まだあなたが好きみたい
くぼ、かわ……? 菜々子は耳を疑った。
それって窪川匡のこと?
菜々子ははっと目を見張った。
じゃあこの人が、窪川の彼女?
夏の大会のとき、会場でいちゃつきまくってた、あの。
そのときの情景が今でも思い出せる。
同じ制服。
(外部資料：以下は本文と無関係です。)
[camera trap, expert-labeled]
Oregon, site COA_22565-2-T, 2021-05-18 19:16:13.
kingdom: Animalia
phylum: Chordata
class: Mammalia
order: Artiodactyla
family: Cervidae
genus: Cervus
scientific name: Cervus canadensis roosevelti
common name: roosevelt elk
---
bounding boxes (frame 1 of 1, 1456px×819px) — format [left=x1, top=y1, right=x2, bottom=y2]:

親しげな口ぶり。
見覚えがあるという漠然とした感覚がそのときのものだとすれば。
そして、極めつけの黒猫のマスコット。
……彼との接点を思わせるものは揃っている。
菜々子は我知らず小刻みに震えていた。
そん、な。
(あいつに彼女がいることは知ってたけど、なんとなく、もう終わったのかって、勝手に思ってた……)
待ち伏せとか、人目を憚らない親切とか、
キス、とか。
そういうことをするから、てっきり。
すべてはわたしの勝手な思い込みだった。
完全に思い上がっていた。
(まだ、つづいてたんだ)
菜々子の視線は自然と彼女の携帯、その黒猫に注がれる。
あれはきっと菜々子が送ったものを彼女にプレゼントしたのにちがいない。
何だ、と菜々子はため息交じりに思う。
(あのとき、黒猫を物思うように見つめてたのは、自分が欲しかったんじゃなくて、彼女に送るのに買う勇気がなかったから、察して欲しかっただけだったのね)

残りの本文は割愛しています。